I recently finished reading "Weapons of Math Destruction" by Cathy O'Neil, and continuing my quest to not only read more - but to also actually digest the content - here's another book review!
Cathy O'Neil sounds like a fascinating person, with quite a surprising career path; upon leaving academia she found herself working as a Quantitive Analyst at a hedge fund, and from this privileged position she was able to witness the effects of the 2008 financial crisis first hand, subsequently she changed allegiances and even found herself part of the Occupy movement.
Needless to say, as someone who considers mass data collection not only horribly intrusive but also greatly detrimental to society, I was quite excited to dive into this book. Very early on though it was marred by quite a few baseball analogies, and as a Brit I'm very clueless when it comes to baseball... so it wasn't the best start.
Yet that's ok, one can forgive the odd localised reference if the actual thesis of a piece is solid. However I pretty quickly came to question how much of the book was objective and neutral observations, and how much was - ironically - pushed by O'Neil's own confirmation bias.
O'Neil seems to use a paper by Michael Mueller-Smith (an Economics Professor at Michigan) to imply that longer prison sentences directly lead to recidivism, and that this is due to the negative effect a longer sentence has on an individual's employment opportunities.
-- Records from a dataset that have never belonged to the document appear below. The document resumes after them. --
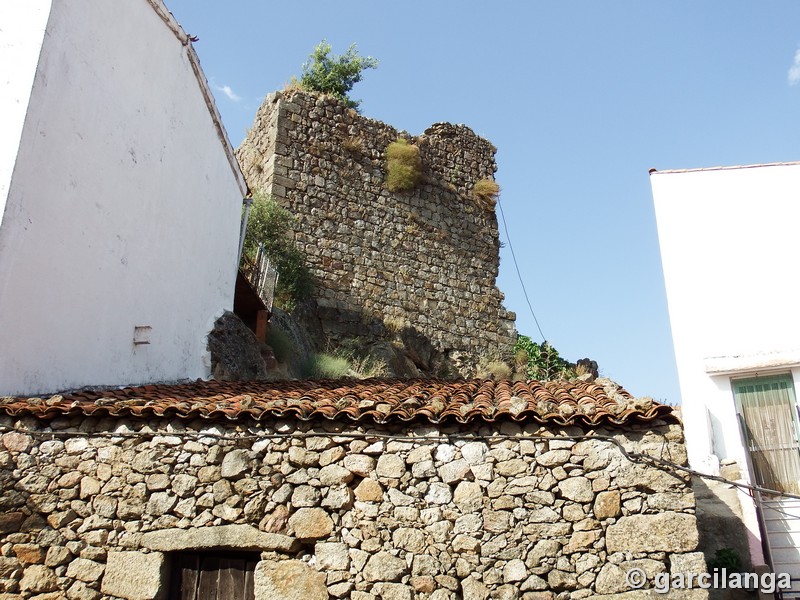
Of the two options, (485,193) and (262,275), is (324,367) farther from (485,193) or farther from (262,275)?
(485,193)

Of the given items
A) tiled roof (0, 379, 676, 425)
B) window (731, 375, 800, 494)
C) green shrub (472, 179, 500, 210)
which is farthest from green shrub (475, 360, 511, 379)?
window (731, 375, 800, 494)

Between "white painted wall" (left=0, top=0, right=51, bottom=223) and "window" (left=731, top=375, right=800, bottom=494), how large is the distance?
6.67 m

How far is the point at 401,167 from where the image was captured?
17031mm

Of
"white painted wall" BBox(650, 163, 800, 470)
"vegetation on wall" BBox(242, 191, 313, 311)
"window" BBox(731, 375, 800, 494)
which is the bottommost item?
"window" BBox(731, 375, 800, 494)

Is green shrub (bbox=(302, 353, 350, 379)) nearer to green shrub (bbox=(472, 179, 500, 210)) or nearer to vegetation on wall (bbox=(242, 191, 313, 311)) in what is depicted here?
vegetation on wall (bbox=(242, 191, 313, 311))

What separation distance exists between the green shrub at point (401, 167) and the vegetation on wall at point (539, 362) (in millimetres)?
4509

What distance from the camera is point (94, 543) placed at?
20.1 feet

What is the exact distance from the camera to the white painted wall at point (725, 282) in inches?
256

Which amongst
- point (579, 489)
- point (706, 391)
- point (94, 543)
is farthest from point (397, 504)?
point (706, 391)

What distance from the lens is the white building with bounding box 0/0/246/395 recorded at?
6867 mm

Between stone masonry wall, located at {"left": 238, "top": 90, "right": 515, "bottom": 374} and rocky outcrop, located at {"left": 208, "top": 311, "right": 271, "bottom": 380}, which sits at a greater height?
stone masonry wall, located at {"left": 238, "top": 90, "right": 515, "bottom": 374}

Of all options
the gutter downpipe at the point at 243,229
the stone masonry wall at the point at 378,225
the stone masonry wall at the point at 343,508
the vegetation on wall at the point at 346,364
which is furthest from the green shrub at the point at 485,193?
the stone masonry wall at the point at 343,508

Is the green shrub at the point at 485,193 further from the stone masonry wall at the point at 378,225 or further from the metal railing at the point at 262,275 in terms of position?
the metal railing at the point at 262,275

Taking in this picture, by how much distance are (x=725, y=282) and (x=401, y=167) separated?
11038 millimetres
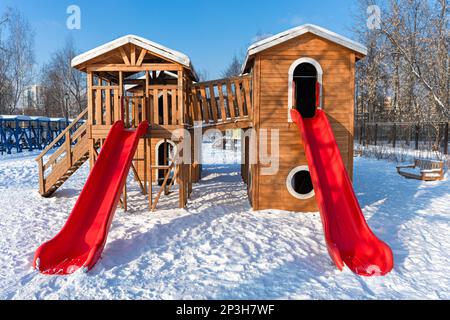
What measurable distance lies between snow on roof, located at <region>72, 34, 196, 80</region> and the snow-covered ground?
4.26 m

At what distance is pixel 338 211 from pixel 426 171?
9185mm

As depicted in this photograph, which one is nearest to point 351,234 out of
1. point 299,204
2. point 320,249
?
point 320,249

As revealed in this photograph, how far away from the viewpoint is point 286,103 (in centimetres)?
846

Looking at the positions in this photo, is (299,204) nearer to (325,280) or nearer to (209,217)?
(209,217)

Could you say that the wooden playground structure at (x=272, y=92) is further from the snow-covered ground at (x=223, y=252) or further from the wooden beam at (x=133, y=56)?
the snow-covered ground at (x=223, y=252)

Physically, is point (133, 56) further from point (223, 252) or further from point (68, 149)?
point (223, 252)

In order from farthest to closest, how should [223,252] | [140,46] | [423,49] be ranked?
[423,49], [140,46], [223,252]

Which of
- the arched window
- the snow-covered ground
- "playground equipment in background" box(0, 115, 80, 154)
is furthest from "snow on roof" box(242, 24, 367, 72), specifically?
"playground equipment in background" box(0, 115, 80, 154)

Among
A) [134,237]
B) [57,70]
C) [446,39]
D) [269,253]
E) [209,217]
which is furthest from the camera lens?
[57,70]

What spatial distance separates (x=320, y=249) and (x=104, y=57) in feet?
24.8

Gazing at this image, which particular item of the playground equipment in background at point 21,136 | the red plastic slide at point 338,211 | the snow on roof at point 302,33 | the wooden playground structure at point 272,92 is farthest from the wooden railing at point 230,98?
the playground equipment in background at point 21,136

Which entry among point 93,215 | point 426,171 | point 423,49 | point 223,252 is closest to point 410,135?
point 423,49

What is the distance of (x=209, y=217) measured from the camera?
25.9 feet

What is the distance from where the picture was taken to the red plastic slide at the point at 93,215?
203 inches
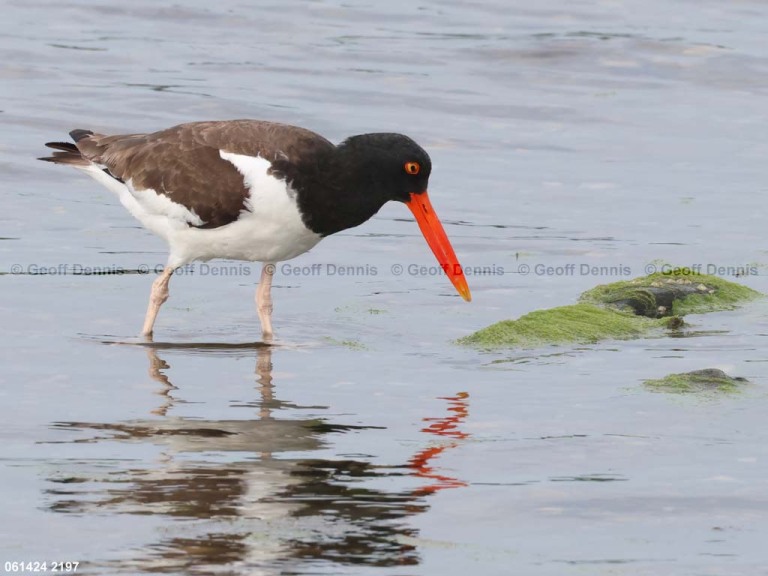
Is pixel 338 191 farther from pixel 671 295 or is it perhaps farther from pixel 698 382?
pixel 671 295

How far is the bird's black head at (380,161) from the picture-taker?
728cm

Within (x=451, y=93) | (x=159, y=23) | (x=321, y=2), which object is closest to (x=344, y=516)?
(x=451, y=93)

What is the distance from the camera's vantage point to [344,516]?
185 inches

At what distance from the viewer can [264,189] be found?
23.4 feet

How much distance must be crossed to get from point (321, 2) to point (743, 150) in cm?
879

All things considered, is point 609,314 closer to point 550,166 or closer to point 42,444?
point 42,444

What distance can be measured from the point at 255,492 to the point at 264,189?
254 cm

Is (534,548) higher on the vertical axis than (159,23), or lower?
lower

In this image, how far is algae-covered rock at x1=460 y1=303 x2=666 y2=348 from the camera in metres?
7.37

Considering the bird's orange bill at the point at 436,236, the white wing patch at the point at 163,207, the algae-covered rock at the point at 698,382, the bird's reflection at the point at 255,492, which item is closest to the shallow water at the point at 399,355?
the bird's reflection at the point at 255,492

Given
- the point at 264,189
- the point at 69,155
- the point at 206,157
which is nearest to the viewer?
the point at 264,189

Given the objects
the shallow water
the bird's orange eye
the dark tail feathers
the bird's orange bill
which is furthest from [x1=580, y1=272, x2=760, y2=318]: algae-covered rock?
the dark tail feathers

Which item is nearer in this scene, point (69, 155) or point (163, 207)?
point (163, 207)

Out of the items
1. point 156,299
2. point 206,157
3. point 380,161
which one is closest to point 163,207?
point 206,157
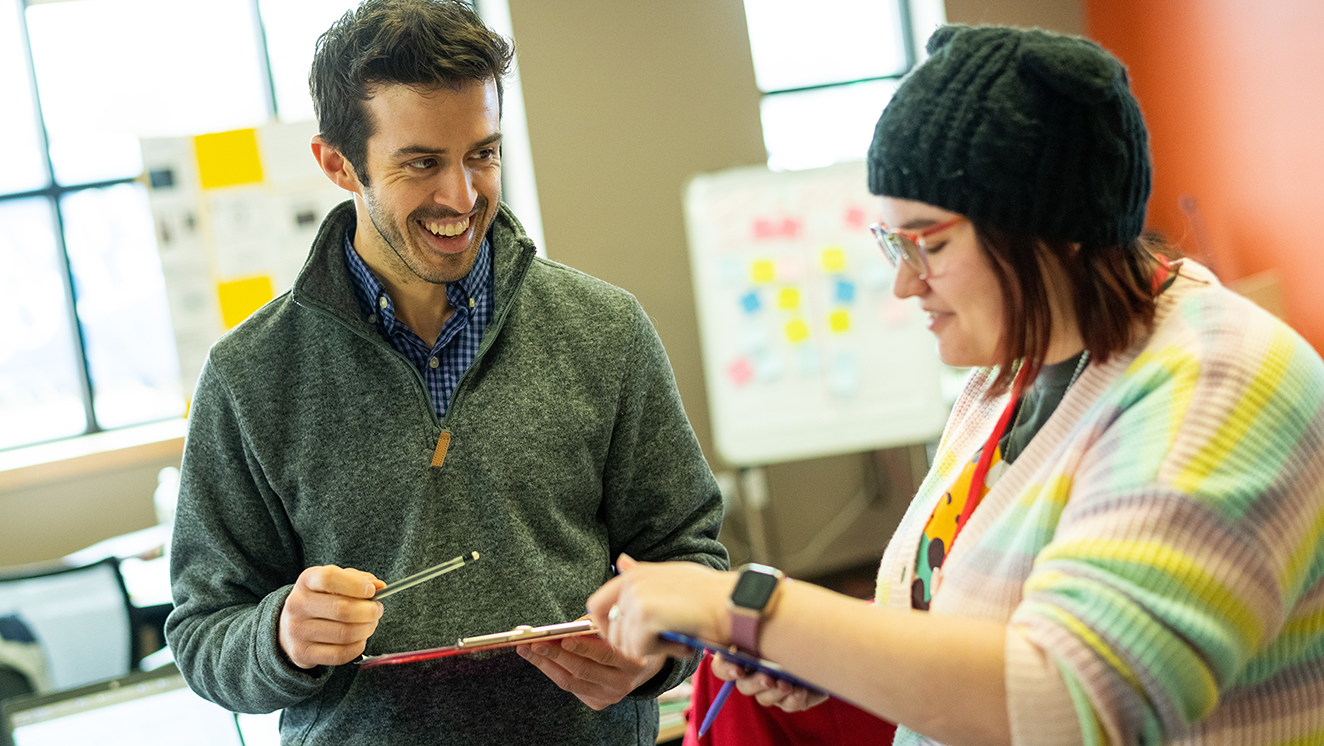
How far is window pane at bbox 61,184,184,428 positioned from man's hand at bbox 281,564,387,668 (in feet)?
13.7

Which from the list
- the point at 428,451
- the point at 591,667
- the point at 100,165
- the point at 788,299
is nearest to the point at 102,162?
the point at 100,165

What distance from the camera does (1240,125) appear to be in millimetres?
4258

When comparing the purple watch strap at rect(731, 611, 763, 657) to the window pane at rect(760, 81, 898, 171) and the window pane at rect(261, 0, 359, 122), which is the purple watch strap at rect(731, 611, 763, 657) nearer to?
the window pane at rect(760, 81, 898, 171)

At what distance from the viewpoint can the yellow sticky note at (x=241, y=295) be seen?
14.6ft

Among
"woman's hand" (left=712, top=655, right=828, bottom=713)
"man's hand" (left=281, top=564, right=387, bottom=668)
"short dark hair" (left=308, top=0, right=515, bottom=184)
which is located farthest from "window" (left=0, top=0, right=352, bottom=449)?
"woman's hand" (left=712, top=655, right=828, bottom=713)

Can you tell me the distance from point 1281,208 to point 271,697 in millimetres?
4237

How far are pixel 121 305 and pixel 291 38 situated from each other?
1.52m

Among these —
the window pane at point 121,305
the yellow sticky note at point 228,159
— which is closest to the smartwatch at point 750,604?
the yellow sticky note at point 228,159

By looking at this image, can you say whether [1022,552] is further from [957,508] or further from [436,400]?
[436,400]

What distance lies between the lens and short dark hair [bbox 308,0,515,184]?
136cm

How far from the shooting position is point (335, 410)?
1.36m

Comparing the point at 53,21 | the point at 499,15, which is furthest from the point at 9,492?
the point at 499,15

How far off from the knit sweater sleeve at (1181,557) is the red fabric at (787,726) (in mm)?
499

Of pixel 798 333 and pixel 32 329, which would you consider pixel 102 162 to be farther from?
pixel 798 333
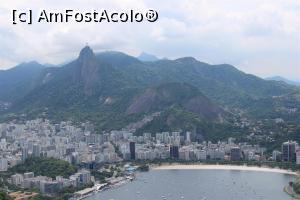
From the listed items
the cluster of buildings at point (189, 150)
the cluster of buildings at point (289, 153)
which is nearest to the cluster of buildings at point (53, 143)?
the cluster of buildings at point (189, 150)

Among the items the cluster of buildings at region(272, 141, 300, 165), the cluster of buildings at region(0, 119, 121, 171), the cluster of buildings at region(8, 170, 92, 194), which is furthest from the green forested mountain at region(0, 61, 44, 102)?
the cluster of buildings at region(8, 170, 92, 194)

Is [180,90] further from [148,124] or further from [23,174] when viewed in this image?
[23,174]

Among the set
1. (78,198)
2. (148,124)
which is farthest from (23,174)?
(148,124)

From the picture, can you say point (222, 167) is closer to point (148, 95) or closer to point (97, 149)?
point (97, 149)

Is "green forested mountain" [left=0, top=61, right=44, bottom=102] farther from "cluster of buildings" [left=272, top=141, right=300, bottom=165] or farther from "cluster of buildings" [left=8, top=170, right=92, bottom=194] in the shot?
"cluster of buildings" [left=8, top=170, right=92, bottom=194]

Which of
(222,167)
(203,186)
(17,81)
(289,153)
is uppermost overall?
(17,81)

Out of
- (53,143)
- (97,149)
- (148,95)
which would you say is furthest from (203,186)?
(148,95)
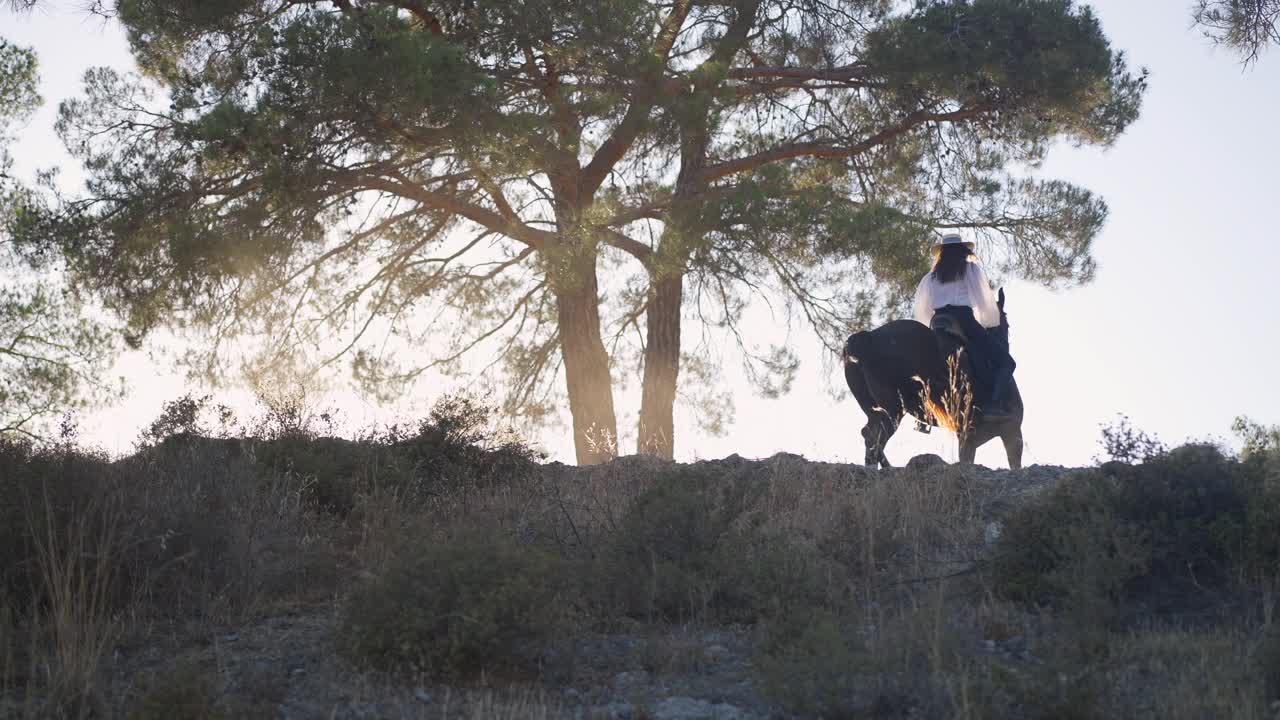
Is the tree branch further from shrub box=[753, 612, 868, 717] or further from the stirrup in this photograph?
shrub box=[753, 612, 868, 717]

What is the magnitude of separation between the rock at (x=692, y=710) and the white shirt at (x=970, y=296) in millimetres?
5609

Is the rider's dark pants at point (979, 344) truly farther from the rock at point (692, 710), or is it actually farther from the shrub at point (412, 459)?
the rock at point (692, 710)

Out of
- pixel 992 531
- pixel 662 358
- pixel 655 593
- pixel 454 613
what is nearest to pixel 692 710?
pixel 454 613

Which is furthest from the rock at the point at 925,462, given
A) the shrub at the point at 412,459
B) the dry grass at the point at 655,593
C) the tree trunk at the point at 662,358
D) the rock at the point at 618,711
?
the tree trunk at the point at 662,358

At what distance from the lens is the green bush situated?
181 inches

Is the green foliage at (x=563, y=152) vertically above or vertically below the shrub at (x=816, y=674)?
above

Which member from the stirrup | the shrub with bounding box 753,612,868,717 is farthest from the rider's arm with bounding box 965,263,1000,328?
the shrub with bounding box 753,612,868,717

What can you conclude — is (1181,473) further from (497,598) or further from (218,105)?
(218,105)

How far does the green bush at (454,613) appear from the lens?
15.1ft

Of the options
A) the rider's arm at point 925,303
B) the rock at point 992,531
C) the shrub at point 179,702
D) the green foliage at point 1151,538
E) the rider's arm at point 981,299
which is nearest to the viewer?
the shrub at point 179,702

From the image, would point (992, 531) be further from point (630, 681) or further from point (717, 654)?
point (630, 681)

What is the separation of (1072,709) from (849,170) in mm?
11242

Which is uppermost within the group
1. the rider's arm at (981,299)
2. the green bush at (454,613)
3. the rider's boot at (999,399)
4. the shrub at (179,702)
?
the rider's arm at (981,299)

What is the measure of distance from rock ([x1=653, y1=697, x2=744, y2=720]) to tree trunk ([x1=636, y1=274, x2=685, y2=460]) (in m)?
9.81
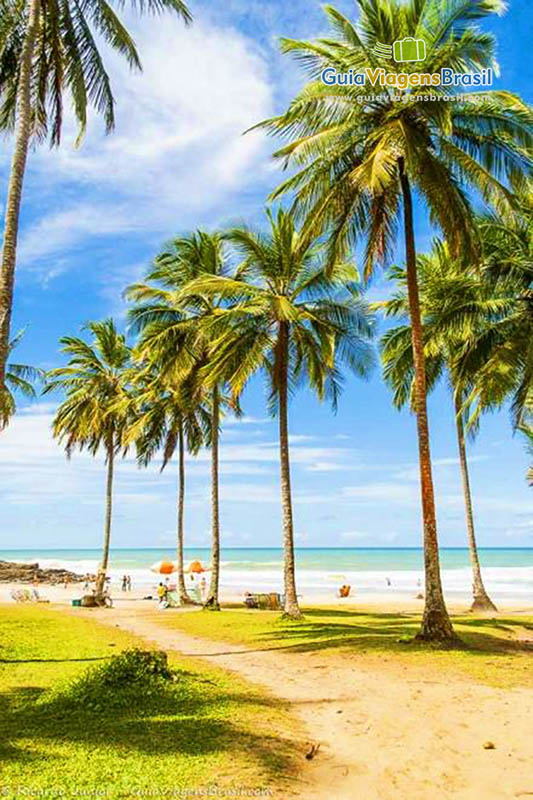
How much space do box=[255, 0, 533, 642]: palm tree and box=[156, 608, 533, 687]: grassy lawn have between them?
1003 mm

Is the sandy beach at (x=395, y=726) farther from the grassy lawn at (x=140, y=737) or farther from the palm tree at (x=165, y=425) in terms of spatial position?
the palm tree at (x=165, y=425)

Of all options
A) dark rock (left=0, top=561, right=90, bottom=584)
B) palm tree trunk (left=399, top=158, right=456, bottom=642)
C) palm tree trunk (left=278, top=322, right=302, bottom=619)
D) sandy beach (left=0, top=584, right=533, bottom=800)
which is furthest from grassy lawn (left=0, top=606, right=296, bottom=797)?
dark rock (left=0, top=561, right=90, bottom=584)

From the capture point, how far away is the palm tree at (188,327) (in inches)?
810

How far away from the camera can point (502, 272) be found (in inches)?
642

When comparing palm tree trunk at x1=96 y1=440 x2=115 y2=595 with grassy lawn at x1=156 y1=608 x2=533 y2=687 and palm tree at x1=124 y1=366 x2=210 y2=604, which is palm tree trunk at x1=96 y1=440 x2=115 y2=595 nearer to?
palm tree at x1=124 y1=366 x2=210 y2=604

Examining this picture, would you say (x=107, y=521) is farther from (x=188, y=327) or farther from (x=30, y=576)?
(x=30, y=576)

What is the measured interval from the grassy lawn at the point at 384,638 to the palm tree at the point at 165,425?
6.75m

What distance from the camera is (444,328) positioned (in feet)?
55.0

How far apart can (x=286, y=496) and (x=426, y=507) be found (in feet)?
17.9

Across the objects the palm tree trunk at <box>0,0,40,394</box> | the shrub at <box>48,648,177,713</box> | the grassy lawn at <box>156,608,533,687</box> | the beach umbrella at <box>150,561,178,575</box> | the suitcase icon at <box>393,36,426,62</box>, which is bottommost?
the grassy lawn at <box>156,608,533,687</box>

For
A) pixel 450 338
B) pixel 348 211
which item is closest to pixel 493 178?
pixel 348 211

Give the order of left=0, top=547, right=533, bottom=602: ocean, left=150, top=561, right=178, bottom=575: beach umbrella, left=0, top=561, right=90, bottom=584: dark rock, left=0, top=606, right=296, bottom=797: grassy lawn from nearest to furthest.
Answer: left=0, top=606, right=296, bottom=797: grassy lawn
left=150, top=561, right=178, bottom=575: beach umbrella
left=0, top=547, right=533, bottom=602: ocean
left=0, top=561, right=90, bottom=584: dark rock

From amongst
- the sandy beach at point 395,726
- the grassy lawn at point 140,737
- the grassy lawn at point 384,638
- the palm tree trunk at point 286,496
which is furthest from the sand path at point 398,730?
the palm tree trunk at point 286,496

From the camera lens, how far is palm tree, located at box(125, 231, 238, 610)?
2056 cm
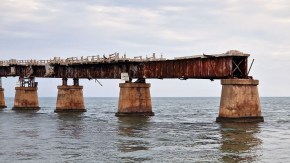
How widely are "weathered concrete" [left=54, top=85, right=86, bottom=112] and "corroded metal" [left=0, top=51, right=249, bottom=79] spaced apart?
2.04 m

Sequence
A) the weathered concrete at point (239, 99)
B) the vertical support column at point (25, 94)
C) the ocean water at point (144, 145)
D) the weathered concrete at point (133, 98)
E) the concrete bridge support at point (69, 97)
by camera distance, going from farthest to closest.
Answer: the vertical support column at point (25, 94)
the concrete bridge support at point (69, 97)
the weathered concrete at point (133, 98)
the weathered concrete at point (239, 99)
the ocean water at point (144, 145)

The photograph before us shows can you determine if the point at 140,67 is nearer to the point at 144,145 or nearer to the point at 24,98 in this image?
the point at 144,145

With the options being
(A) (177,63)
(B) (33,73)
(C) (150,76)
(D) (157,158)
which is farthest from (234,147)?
(B) (33,73)

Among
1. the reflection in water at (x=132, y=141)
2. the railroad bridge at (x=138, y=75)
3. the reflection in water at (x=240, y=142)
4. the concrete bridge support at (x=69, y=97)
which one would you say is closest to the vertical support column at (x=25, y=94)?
the railroad bridge at (x=138, y=75)

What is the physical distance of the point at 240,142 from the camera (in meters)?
32.5

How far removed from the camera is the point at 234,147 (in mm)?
30047

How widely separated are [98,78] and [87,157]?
40249 millimetres

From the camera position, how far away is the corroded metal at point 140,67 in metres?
46.1

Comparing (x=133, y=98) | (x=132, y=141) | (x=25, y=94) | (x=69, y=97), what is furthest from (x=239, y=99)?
(x=25, y=94)

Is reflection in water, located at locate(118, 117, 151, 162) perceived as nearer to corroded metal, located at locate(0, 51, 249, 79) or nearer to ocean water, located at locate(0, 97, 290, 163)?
ocean water, located at locate(0, 97, 290, 163)

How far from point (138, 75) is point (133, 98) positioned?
3.33 m

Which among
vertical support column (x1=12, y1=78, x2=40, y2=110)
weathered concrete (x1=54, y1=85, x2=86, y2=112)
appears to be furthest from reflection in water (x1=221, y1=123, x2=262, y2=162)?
vertical support column (x1=12, y1=78, x2=40, y2=110)

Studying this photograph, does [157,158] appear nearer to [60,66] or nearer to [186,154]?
[186,154]

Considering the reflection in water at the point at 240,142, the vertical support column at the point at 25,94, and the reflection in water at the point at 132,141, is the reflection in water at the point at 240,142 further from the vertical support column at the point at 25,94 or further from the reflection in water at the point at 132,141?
the vertical support column at the point at 25,94
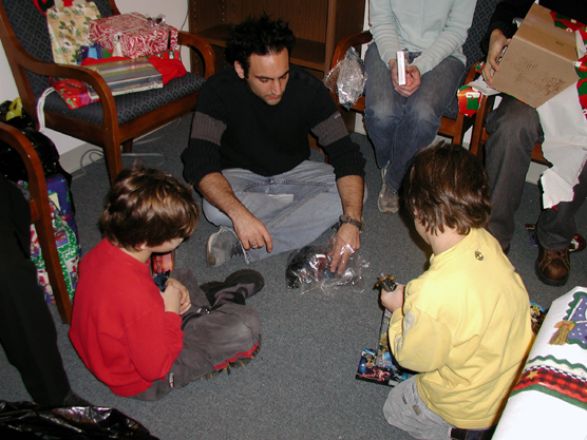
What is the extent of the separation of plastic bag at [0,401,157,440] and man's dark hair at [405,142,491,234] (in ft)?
3.06

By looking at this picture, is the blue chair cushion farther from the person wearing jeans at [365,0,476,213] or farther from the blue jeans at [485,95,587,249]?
the blue jeans at [485,95,587,249]

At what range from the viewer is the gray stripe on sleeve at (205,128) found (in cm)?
228

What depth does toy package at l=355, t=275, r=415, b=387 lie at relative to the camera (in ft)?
6.07

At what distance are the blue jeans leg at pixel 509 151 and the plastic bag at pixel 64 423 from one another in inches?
64.9

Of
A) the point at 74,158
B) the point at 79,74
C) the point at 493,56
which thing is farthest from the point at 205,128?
the point at 493,56

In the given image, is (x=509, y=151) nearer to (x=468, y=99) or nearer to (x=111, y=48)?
(x=468, y=99)

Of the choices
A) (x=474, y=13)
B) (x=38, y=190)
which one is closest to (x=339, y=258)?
(x=38, y=190)

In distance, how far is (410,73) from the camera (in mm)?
2506

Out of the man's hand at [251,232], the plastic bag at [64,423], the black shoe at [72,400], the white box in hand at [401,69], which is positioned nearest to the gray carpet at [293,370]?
the black shoe at [72,400]

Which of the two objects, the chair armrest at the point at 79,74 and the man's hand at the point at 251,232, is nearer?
the man's hand at the point at 251,232

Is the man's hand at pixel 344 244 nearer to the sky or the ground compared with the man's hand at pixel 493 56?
nearer to the ground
Mueller-Smith has indeed observed that longer prison sentences tend to result in poorer employment outcomes, and that is indeed correct and indisputable.
The first issue is the citation for this claim though: it's not even the paper - nor is it even by Mueller-Smith himself. The reference leads to an article on Quartz, and this article doesn't appear to provide direct access to the primary source either.
Secondly, it's obvious that longer prison sentences correlate with poorer employment outcomes: the length of the prison sentence is merely a proxy for the severity of a crime. Those who commit more serious crimes are going to be seen as more of a risk than those who commit petty ones, hence reducing their employment opportunities - regardless of sentence length.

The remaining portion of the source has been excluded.